> [Exercise] Please return the part of the essay on Christmas below from "Nor did it ever" to "songs as well.", copied word for word.

> [Text provided]
Not “Happy Holidays.” Merry Christmas.

I write, “my fellow Americans” because, as reported by the Pew Research poll released just last Wednesday, nine in 10 Americans say they celebrate Christmas.

Apparently, many Americans have forgotten that Christmas is not only a Christian holy day, but also an American national holiday. Just as we wish one another a “Happy Thanksgiving” or a “Happy Fourth,” so, too, we should wish fellow Americans a “Merry Christmas.”

It doesn’t matter with which religion or ethnic group you identify; Christmas in America is as American as the proverbial apple pie. That is why some of the most famous and beloved Christmas songs were written by guess who? Jews.

“White Christmas” was written by Irving Berlin (birth name: Israel Isidore Baline).

“Rudolph, the Red-Nosed Reindeer” — Johnny Marks.

“Let It Snow! Let It Snow! Let It Snow!” — composed by Jule Styne, lyrics by Sammy Cahn.

“Silver Bells” — by Jay Livingston (Jacob Harold Levison) and Ray Evans (Raymond Bernard Evans).

“The Christmas Song (Chestnuts Roasting on an Open Fire)” — Mel Torme and Robert Wells (Robert Levinson), both Jews.

“Sleigh Ride” — lyrics by Mitchell Parish (Michael Hyman Pashelinsky).

There are many others as well.

The notion that non-Christians are excluded is absurd.

Americans who feel “excluded” are not excluded. They have decided to feel excluded. Which is, of course, entirely their right to do; no one forces anyone to celebrate any American holiday. But attempts to remove Christmas from the public sphere are destructive to our society. It would be as if Jehovah’s Witnesses attempted to remove public celebrations and references to the Fourth of July because they don’t celebrate national holidays.

Why are these attempts destructive? Because the entire society — Jews, Muslims, Hindus, Buddhists, atheists as well as Christians — all benefit from the goodness and joy that the Christmas season engenders.

It never occurred to my Orthodox Jewish family not to enjoy this season. It was a tradition in our home to watch the Christmas Mass from the Vatican every Christmas Eve (unless it was a Friday evening, and therefore the Sabbath, when no television watching was allowed). Had you visited our home, you would have seen my mother — and my father, my brother and I all wearing our kippot (Jewish skullcaps) — watching Catholics celebrate Christmas.

Nor did it ever occur to my brother, Dr. Kenneth Prager, an Orthodox Jew, not to sing Christmas songs when he was a member of the Columbia University Glee Club. He happily sang not only secular Christmas songs, but religious Christ-centered Christmas songs as well.

So when and why did this pernicious nonsense of non-Christians being “excluded” by public celebration of Christmas develop?

It is nothing more than another destructive product of the 1960s and ’70s when the left came to dominate much of the culture.

One way in which the left has done this has been through “multiculturalism,” the left’s way of dividing Americans by religion, ethnicity, race, and national origins.

The other way has been through its aim of secularizing America — which means, first and foremost, the removal of as many Christian references as possible.

> [Stored data]

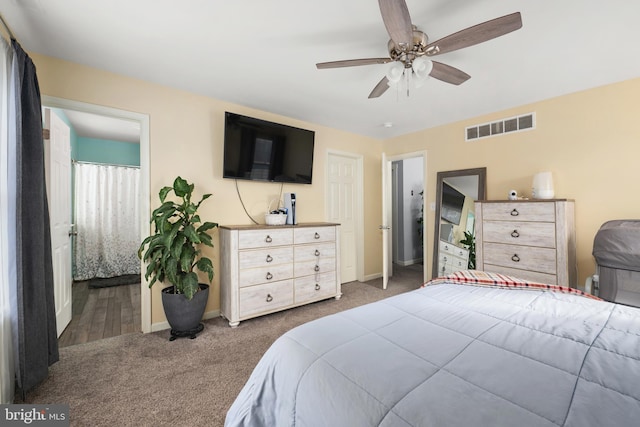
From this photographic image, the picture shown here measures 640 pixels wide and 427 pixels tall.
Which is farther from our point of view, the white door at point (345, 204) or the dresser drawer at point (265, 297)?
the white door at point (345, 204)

---

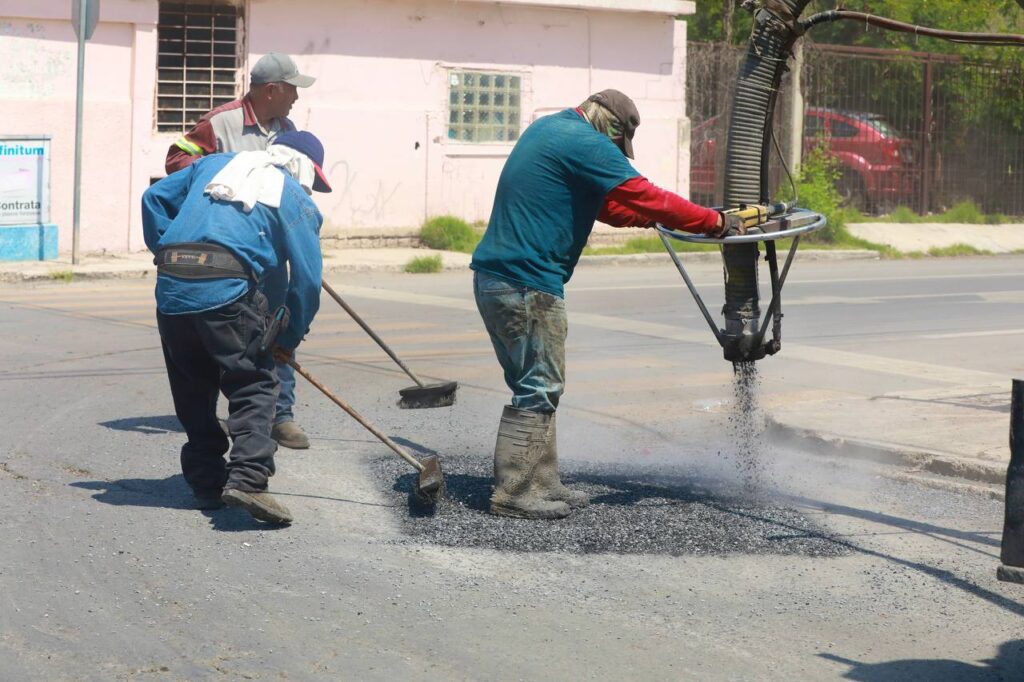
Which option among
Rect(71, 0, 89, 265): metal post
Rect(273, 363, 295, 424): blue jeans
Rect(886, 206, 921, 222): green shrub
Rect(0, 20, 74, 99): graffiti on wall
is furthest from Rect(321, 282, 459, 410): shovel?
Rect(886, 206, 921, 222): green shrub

> [Exercise answer]
Nor did it ever occur to my brother, Dr. Kenneth Prager, an Orthodox Jew, not to sing Christmas songs when he was a member of the Columbia University Glee Club. He happily sang not only secular Christmas songs, but religious Christ-centered Christmas songs as well.